The golden, syrupy summer in the city -
a rare light of joy bathed me on evenings when I'd wallow down to the
Willamette just a few blocks from my house, amid big ol' waving
genuflecting hardwoods, and, soggy with booze, cast jigs and catch
pitying jade-hued smallmouth and cute little black crappie. Old
friends. The river was alive in summer. People partying on speedboats,
jolly lights dangling from brightly lit houseboats, a loving, inviting
warmth summer emanated, radiated, the twinkling lights in the soothing
summery nights. My lazy twilight on the languid river. I don't recall
hanging out with my few acquaintances much during that summer, if at
all. And the booze - it flowed. And I - I began to crack.
Autumn, and the return of the black oil
rain. The rain, the closure of summer, both ushered in the flow of
booze rising to a flood, concomitant with the festering frustration
born of failing to meet totally unrealistic expectations I'd set for
myself, the suffocating insecurity, the boiling of dissociation into
pathology. The slick black light that sneered in the puddles topping
off the potholes, those potholes, conflicts of cleansing water and
dirty oil, iridescent, cold, slitting the night sky when you splashed
through 'em in your wailing car. Jaundiced streetlight beams bouncing
off the Willamette's tarpit waters, and another 40 down, another 40 to
drown that burgeoning, inescapable pain. Trips to the mountains - few
and fishless. I recall two times hangin' with that Girl, once at some
bar in the northeast section of town, another in, I believe, her
friend's house - I got fucking obliterated both times, so much so that
I puked all the booze up during the second installment. Shame.
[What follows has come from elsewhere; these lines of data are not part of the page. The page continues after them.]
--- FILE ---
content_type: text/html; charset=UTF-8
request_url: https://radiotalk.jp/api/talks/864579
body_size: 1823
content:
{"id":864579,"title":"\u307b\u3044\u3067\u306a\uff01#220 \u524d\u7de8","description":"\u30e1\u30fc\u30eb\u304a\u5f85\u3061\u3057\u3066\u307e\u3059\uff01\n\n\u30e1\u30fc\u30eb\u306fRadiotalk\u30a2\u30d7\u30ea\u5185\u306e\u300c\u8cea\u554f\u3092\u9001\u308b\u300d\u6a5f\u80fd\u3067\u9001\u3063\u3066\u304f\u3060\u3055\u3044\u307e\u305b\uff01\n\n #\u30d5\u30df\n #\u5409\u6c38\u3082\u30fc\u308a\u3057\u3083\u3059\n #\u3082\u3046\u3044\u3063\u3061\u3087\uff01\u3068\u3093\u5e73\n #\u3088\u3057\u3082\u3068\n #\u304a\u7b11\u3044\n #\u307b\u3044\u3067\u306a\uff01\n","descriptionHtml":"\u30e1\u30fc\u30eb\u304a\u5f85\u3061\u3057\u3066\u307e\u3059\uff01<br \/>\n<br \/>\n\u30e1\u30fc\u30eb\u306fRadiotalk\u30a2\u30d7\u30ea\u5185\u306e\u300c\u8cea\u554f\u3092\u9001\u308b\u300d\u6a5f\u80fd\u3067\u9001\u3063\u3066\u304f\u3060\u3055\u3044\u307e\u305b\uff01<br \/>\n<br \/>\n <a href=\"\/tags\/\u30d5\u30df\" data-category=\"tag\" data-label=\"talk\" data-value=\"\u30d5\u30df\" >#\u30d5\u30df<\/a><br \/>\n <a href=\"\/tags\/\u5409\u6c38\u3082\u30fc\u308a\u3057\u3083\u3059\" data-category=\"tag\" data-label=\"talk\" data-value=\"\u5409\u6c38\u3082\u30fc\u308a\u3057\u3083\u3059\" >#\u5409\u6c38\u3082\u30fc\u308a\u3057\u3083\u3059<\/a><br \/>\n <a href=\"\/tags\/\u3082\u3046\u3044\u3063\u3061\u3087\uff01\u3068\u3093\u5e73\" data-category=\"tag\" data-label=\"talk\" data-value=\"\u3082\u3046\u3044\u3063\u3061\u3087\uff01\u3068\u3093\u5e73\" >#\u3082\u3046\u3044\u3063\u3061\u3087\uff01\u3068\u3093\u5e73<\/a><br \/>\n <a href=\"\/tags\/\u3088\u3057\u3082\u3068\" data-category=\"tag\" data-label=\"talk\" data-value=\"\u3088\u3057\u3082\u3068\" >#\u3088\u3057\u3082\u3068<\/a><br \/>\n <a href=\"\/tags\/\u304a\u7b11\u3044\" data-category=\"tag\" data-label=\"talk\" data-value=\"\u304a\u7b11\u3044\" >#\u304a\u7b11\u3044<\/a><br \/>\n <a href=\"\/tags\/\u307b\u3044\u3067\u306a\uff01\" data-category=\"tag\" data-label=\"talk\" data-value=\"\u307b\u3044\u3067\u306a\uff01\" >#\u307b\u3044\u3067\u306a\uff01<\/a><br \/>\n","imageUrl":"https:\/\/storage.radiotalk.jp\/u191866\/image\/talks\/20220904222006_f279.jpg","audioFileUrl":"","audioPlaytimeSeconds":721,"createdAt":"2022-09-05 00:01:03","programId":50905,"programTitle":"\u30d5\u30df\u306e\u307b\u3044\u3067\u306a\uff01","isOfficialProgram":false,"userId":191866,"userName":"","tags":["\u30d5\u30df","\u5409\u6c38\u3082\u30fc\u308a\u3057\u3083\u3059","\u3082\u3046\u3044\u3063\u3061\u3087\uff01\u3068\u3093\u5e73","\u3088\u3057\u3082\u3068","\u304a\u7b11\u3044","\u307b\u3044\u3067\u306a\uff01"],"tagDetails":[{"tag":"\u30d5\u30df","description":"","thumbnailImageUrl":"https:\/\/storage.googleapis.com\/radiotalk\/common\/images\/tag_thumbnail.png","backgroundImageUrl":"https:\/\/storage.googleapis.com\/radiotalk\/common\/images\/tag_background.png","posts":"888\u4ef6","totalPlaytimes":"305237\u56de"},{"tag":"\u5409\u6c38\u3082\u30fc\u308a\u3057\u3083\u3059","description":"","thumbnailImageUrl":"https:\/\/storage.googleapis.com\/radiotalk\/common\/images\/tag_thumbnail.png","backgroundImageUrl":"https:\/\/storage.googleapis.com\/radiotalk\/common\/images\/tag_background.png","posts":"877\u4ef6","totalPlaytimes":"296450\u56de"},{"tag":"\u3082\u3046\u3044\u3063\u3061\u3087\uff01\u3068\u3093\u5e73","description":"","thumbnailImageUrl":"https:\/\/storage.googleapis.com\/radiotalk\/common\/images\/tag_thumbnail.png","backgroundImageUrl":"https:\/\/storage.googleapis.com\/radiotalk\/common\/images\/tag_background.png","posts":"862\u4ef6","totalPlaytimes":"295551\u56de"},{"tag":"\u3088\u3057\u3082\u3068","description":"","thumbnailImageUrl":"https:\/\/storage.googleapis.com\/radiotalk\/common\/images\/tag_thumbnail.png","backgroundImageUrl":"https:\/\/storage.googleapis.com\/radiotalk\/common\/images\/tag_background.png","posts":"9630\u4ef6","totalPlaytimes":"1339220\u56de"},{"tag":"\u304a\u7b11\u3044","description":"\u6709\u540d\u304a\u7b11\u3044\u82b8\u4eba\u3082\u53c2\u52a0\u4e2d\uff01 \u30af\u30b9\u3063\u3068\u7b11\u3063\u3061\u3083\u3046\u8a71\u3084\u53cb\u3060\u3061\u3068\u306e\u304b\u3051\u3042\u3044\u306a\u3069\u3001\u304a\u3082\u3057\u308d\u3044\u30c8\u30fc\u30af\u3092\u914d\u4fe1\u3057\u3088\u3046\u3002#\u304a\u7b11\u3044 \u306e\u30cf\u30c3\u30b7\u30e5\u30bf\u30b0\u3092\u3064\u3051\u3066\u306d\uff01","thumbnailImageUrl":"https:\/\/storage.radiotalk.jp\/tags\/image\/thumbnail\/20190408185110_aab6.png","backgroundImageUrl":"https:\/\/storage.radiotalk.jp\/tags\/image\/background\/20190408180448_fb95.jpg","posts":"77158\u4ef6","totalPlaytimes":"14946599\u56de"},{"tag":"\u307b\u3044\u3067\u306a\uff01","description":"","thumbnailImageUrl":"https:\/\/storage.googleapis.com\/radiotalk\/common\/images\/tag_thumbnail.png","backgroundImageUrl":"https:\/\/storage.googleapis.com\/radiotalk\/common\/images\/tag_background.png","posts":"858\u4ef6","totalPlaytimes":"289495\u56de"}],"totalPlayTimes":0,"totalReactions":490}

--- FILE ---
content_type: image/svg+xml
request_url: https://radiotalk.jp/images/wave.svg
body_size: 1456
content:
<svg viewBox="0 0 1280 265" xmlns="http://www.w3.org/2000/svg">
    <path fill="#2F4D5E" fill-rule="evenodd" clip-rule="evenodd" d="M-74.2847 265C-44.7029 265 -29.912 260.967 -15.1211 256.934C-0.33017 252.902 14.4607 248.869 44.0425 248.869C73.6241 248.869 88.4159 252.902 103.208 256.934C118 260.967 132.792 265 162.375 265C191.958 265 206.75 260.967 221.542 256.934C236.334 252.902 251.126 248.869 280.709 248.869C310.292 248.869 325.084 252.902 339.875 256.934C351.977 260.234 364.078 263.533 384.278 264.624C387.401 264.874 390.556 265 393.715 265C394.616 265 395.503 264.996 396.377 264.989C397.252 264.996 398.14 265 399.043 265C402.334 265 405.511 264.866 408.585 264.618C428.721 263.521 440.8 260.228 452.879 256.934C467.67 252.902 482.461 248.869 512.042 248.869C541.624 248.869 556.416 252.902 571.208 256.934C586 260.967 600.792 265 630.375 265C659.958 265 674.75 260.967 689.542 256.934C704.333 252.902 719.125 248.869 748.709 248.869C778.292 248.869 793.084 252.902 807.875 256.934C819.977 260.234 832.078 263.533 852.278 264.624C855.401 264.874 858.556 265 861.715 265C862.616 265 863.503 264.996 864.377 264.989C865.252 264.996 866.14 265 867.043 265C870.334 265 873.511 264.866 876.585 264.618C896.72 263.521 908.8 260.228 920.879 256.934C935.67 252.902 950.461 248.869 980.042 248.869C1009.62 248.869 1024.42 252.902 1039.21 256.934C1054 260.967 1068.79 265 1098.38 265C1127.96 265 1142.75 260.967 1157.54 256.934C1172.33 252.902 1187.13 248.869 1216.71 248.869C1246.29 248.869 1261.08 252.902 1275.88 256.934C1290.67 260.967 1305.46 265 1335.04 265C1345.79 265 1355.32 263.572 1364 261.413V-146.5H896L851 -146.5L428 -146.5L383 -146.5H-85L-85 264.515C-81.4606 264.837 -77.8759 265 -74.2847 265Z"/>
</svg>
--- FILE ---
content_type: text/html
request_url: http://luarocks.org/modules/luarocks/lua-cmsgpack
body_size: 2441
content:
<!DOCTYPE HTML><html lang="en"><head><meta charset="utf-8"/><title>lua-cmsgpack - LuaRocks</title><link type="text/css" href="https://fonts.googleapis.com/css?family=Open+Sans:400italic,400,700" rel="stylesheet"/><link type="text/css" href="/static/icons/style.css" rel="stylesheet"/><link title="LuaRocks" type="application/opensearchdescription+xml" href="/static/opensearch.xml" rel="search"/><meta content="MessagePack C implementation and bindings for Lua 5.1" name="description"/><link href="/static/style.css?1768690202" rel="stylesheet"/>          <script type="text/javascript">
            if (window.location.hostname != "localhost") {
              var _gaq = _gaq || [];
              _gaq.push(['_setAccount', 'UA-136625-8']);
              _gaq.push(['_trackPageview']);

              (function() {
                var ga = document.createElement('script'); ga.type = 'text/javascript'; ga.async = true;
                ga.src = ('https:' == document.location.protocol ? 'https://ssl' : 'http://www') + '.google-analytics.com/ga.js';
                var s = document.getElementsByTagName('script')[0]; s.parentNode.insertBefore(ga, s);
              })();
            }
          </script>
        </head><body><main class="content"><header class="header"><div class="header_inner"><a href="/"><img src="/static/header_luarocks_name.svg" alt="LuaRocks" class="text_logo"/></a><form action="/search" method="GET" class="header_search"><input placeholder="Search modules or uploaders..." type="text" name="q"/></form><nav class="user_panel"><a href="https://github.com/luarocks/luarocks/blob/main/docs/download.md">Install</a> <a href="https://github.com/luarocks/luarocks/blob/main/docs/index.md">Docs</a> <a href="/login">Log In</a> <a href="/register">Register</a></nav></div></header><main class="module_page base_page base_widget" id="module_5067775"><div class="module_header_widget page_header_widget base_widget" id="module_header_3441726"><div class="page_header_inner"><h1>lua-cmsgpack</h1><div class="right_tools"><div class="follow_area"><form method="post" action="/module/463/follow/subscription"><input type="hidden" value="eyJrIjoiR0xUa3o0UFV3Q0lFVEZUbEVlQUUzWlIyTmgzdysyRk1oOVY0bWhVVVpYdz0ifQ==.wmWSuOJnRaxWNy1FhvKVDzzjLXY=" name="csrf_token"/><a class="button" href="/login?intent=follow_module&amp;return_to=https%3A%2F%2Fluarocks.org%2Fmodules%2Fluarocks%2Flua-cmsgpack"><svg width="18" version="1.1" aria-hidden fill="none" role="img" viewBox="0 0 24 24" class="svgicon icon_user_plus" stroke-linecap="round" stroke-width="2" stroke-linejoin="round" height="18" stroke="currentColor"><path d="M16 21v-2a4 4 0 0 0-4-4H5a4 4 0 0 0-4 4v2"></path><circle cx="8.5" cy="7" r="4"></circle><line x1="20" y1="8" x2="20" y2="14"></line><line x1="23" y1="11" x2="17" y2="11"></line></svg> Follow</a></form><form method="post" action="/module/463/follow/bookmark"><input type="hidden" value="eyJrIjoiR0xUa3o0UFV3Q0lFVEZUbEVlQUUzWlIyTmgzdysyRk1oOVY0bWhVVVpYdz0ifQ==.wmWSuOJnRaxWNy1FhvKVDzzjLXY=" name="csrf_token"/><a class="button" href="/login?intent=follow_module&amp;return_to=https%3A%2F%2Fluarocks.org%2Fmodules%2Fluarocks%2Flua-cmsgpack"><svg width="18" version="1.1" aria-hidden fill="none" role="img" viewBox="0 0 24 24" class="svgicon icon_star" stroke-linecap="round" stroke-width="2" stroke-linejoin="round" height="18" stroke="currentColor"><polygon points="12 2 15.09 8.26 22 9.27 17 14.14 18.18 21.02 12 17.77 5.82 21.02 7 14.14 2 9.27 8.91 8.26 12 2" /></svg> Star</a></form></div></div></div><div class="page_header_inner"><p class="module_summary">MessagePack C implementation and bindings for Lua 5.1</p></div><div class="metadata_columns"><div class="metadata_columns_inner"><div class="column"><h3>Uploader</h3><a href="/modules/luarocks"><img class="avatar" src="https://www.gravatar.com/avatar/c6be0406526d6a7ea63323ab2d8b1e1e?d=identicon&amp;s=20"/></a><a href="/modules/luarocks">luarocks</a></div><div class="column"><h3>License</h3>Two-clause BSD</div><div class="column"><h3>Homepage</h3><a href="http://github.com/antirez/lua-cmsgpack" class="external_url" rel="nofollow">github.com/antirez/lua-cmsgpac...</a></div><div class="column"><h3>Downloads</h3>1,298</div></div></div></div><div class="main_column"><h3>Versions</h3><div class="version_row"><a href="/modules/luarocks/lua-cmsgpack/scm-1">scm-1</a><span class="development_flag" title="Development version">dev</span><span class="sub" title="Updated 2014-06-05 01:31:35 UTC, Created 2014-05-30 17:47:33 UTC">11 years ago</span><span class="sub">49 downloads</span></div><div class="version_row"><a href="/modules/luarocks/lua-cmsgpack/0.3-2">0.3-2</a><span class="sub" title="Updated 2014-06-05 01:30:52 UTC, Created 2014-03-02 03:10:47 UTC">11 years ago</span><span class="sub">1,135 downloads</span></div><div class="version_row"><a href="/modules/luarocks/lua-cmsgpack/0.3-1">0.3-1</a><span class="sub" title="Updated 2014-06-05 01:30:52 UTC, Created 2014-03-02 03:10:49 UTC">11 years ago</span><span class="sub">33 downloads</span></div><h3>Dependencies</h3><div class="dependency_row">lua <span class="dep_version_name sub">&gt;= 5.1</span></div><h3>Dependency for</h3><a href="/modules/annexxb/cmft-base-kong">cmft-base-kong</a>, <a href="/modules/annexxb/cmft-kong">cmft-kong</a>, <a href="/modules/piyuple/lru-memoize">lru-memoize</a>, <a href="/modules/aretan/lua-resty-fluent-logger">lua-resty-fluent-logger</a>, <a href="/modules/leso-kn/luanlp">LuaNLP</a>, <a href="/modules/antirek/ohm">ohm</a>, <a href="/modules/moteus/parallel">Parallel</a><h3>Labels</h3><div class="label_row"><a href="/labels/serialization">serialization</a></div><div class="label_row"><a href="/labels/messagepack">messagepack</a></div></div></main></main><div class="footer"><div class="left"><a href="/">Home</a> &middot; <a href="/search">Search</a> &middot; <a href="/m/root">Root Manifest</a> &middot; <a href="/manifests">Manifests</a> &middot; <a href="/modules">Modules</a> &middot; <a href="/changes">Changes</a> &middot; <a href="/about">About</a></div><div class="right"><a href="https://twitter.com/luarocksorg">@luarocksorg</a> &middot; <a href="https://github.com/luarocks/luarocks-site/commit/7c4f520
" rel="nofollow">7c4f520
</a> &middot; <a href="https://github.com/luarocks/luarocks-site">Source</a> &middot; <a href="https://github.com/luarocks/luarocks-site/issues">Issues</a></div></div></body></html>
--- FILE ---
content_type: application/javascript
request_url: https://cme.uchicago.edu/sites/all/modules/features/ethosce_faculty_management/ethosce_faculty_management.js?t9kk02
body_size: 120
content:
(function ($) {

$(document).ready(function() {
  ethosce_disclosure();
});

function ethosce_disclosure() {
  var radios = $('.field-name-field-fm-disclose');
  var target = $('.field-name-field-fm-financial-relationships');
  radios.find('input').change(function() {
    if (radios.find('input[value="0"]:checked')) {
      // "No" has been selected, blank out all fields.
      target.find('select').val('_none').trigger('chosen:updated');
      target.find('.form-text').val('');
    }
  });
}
Increasingly missed work, stuck in bed deep in my head, the only safe
world I knew - all else was fucking dangerous, destructive, a reminder
of my failure to be that which I could never be. I couldn't see out of
myself, however, to see that, despite my often abrasive personality,
those people - they gave a shit. I remember two work supervisors
showing up at my apartment, concerned. I think I received an email or
phone call from that sweet, sweet man in my calculus class. A buddy,
car-less, took a bevy of buses over to my apartment to check up on me,
very likely at the Girl's insistence. But by that time, I'd accepted my
fate to die, and I was long gone, gone on a trek of slow dissolution,
of fatal implosion, gone on a trek of slowly, painfully drinking myself
to fucking death.
I took a few changes of clothes, the
rods and my tackle, my guitar, a few choice books, and my camping
equipment - nothing else.
I pulled the max amount of cash I could
off my credit cards, and the death drive began. I went first to
Seattle, stagnating in a seedy part of town, and drowned myself in
bottom-shelf gin for several days. Next I turned east, through the
Cascades, ending up in Spokane - I ate Chinese food, drank, drowned in
endless network TV. Continued east to Missoula, faded brick facade, and
the scene - recurrence. Turned south and east, to Pocatello and then
Green River, where the snow piled and I dwindled. West to Provo,
southwest to fucking Vegas, and then, to complete the circle, ending up
where the tragedy began - Lancaster, California. I called some blood
relatives, subconsciously reigniting the damaged and damaging cycle
that began with my birth and ended just a few years later when I
finally severed all those bloody blood-family ties. I escaped.